Even if we did count it, though, it would be O(n+k) → O(n).
(The same thing happens with the other solutions too, which is why we don’t count the input.)

#define __STDC_WANT_LIB_EXT1__ 1
#include <math.h>
#include <stdio.h>


// the histogram
enum { MAX_SAMPLES = 1000 };  // this should be overkill for the expected load factor
int values[ MAX_SAMPLES ];    // the sample value being counted
int counts[ MAX_SAMPLES ];    // non-negative, zero == value not sampled


void add( int value )
{
  int hash = abs( value ) % MAX_SAMPLES;  // simplest hash EVER

  for (int offset = 0;  offset < MAX_SAMPLES;  offset++)  // give up if table is saturated
  {
    int index = (hash + offset) % MAX_SAMPLES;

    if (counts[index] == 0)      // if found an empty spot:
      values[index] = value;     //   add the value

    if (values[index] == value)  // if found the value:
    {                            //
      counts[index] += 1;        //   increment value's count
      break;                     //   and done searching
    }
  }
}


int read_int()
{
  int value;
  scanf_s( "%d", &value );
  return value;
}


int main()
{
  // input list --> histogram
  for (int n = read_int();  n;  n--)
    add( read_int() );

  // Σ ⌊count / 2⌋ --> number of pairs
  int num_pairs = 0;
  for (int n = 0;  n < MAX_SAMPLES;  n++)
    num_pairs += counts[n] / 2;

  printf( "%d", num_pairs );
}

This solution has been condensed to the simplest terms. In particular:

  • there is no error checking: no allocation error, no input failure, no hash table saturation
  • uses a global, fixed size hash map for the histogram, meaning:
    • it cannot grow if needed
    • but all counts are conveniently automatically initialized to zero

This solution does have its drawbacks though:

  • it requires extra O(k) space
  • bad input can bog it down
    For example, if all inputs (mod table size) were the same value then every input would be a hash collision. More sophisticated management of the hash map would alleviate both problems, at the cost of added complexity (grow the hash map if overloaded or too many collisions detected).
    It would also help a lot if the table size were a prime number.

Input method

I don’t know if the input must be { n, a1, ..., an }, which is very common in academia, at least, but it annoys me.

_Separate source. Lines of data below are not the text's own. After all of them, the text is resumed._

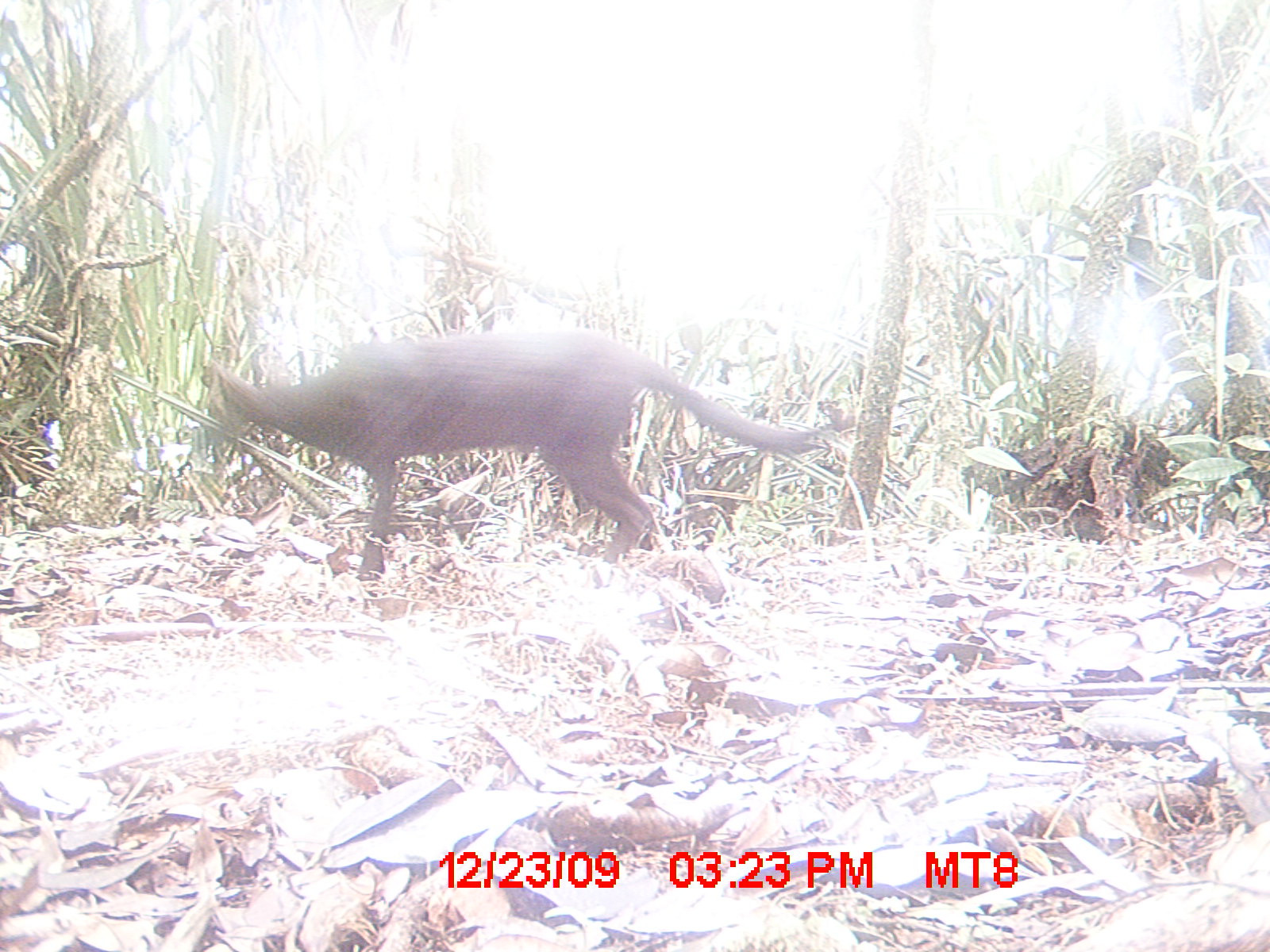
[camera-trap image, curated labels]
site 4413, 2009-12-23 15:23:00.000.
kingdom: Animalia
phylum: Chordata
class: Aves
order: Gruiformes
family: Sarothruridae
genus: Mentocrex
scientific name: Mentocrex kioloides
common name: madagascar wood rail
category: canirallus kioloides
Canirallus kioloides (madagascar wood rail) (Mentocrex kioloides), count 1.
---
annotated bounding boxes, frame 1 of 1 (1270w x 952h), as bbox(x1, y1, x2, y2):
canirallus kioloides: bbox(200, 326, 827, 593)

I very much prefer input that doesn’t require the user to know how many items he or she intends to provide: just type them and press Enter. This is much more easily done than people realize:

  1. input from command-line arguments (very, very convenient for testing/playing):
int main( int argc, char ** argv )
{
  for (int n = 1;  n < argc;  n++)
    add( atoi( argv[n] ) );
  1. input from a single line of text, which we then parse:
// using strtok

fgets( s, sizeof(s), stdin );
for (char * token = strtok( s, " " );  token;  token = strtok( NULL, " " ))
  add( atoi( token ) );

 

// using sscanf

fgets( s, sizeof(s), stdin );
for (int value, k, n = 0;  sscanf_s( s + n, "%d%n", &value, &k ) == 1;  n += k)
  add( value );

Both of these input solutions are easily combined into the same program:

int main( int argc, char ** argv )
{
  if (argc > 1)
    // get input from command-line arguments //
  else
    // get input from a single line of text //

Anyway, this solution is totally over-the-top for an introductory assignment, even with the pared-down global histogram object reducing lines of code.

Ideally, SO answers to homework questions should help the OP work his or her way through his or her own solution (instead of just being an “ooh, ooh, I can do that” dumping ground of other people’s solutions, making it no more than a free code-writing service for students). Hopefully this solution gives just another tool in the box to reason about future problems.